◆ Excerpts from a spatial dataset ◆
=====

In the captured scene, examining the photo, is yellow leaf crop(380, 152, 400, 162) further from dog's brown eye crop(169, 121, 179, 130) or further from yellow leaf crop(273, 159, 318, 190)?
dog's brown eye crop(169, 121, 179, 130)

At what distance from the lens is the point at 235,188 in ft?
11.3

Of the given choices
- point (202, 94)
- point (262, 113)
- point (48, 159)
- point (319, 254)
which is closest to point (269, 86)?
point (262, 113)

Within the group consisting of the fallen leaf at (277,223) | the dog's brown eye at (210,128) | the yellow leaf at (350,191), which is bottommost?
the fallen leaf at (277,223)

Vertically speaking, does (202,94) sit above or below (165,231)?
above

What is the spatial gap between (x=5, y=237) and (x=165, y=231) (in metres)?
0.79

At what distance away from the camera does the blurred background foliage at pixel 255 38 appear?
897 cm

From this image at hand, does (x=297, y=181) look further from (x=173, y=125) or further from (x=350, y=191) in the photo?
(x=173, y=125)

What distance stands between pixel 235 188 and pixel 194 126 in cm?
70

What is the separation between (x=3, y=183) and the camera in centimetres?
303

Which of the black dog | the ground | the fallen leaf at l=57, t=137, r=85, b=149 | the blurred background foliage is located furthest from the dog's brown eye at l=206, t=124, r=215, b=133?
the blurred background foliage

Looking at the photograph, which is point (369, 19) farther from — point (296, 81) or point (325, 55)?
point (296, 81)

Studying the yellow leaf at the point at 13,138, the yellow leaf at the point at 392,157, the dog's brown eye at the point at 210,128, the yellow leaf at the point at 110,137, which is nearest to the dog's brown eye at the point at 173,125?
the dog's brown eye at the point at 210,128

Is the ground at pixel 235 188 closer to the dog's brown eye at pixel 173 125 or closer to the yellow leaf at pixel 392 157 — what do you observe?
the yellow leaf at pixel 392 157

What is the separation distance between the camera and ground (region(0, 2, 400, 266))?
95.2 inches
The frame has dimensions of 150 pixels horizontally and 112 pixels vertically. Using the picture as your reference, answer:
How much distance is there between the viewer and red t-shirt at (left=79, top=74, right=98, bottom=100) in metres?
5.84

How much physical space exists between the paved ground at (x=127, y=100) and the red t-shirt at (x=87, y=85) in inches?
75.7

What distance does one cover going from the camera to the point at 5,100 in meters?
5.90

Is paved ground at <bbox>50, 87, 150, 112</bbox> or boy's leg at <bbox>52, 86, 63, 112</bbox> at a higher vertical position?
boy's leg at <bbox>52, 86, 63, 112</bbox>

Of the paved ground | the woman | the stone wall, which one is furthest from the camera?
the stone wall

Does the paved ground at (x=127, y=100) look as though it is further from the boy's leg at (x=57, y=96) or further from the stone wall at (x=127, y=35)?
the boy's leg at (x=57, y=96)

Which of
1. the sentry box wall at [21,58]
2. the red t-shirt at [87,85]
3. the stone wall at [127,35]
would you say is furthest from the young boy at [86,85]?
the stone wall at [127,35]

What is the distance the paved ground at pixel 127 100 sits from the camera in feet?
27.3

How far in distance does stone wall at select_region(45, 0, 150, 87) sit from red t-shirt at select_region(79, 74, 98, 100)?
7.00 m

=====

◆ Exercise objective ◆
Output the lines above as a JSON list of strings, with one string per line and blank lines omitted.

◆ Answer for this exercise ◆
[
  "In the captured scene, examining the photo, is yellow leaf crop(380, 152, 400, 162) further from dog's brown eye crop(169, 121, 179, 130) or further from yellow leaf crop(273, 159, 318, 190)?",
  "dog's brown eye crop(169, 121, 179, 130)",
  "At what distance from the lens is the point at 235,188 in ft?",
  "11.3",
  "Of the given choices",
  "- point (202, 94)",
  "- point (262, 113)",
  "- point (48, 159)",
  "- point (319, 254)",
  "which is closest to point (269, 86)?",
  "point (262, 113)",
  "Within the group consisting of the fallen leaf at (277,223) | the dog's brown eye at (210,128) | the yellow leaf at (350,191), which is bottommost?",
  "the fallen leaf at (277,223)",
  "Vertically speaking, does (202,94) sit above or below (165,231)?",
  "above",
  "What is the spatial gap between (x=5, y=237) and (x=165, y=231) (in metres)?",
  "0.79",
  "At what distance away from the camera does the blurred background foliage at pixel 255 38 appear?",
  "897 cm",
  "From this image at hand, does (x=297, y=181) look further from (x=173, y=125) or further from (x=350, y=191) in the photo?",
  "(x=173, y=125)",
  "What distance stands between pixel 235 188 and pixel 194 126 in cm?",
  "70",
  "What is the separation between (x=3, y=183) and the camera in centimetres?",
  "303",
  "Which of the black dog | the ground | the fallen leaf at l=57, t=137, r=85, b=149 | the blurred background foliage is located furthest from the dog's brown eye at l=206, t=124, r=215, b=133?",
  "the blurred background foliage",
  "Looking at the photograph, which is point (369, 19) farther from — point (296, 81) or point (325, 55)?",
  "point (296, 81)",
  "Studying the yellow leaf at the point at 13,138, the yellow leaf at the point at 392,157, the dog's brown eye at the point at 210,128, the yellow leaf at the point at 110,137, which is nearest to the dog's brown eye at the point at 173,125?",
  "the dog's brown eye at the point at 210,128",
  "Is the ground at pixel 235 188 closer to the dog's brown eye at pixel 173 125 or closer to the yellow leaf at pixel 392 157 — what do you observe?",
  "the yellow leaf at pixel 392 157",
  "What is the separation distance between the camera and ground (region(0, 2, 400, 266))?",
  "95.2 inches",
  "The frame has dimensions of 150 pixels horizontally and 112 pixels vertically. Using the picture as your reference, answer:",
  "How much distance is there between the viewer and red t-shirt at (left=79, top=74, right=98, bottom=100) in metres?",
  "5.84",
  "How much physical space exists between the paved ground at (x=127, y=100) and the red t-shirt at (x=87, y=85) in inches?",
  "75.7",
  "What distance does one cover going from the camera to the point at 5,100 in meters?",
  "5.90",
  "Is paved ground at <bbox>50, 87, 150, 112</bbox> or boy's leg at <bbox>52, 86, 63, 112</bbox> at a higher vertical position?",
  "boy's leg at <bbox>52, 86, 63, 112</bbox>",
  "Of the paved ground | the woman | the stone wall, which one is furthest from the camera?",
  "the stone wall",
  "Does the paved ground at (x=127, y=100) look as though it is further from the boy's leg at (x=57, y=96) or further from the stone wall at (x=127, y=35)?",
  "the boy's leg at (x=57, y=96)",
  "Which of",
  "1. the sentry box wall at [21,58]",
  "2. the red t-shirt at [87,85]",
  "3. the stone wall at [127,35]",
  "would you say is furthest from the young boy at [86,85]?",
  "the stone wall at [127,35]",
  "What is the distance the paved ground at pixel 127 100 sits from the camera in feet?",
  "27.3",
  "How far in distance does stone wall at select_region(45, 0, 150, 87) sit from red t-shirt at select_region(79, 74, 98, 100)?",
  "7.00 m"
]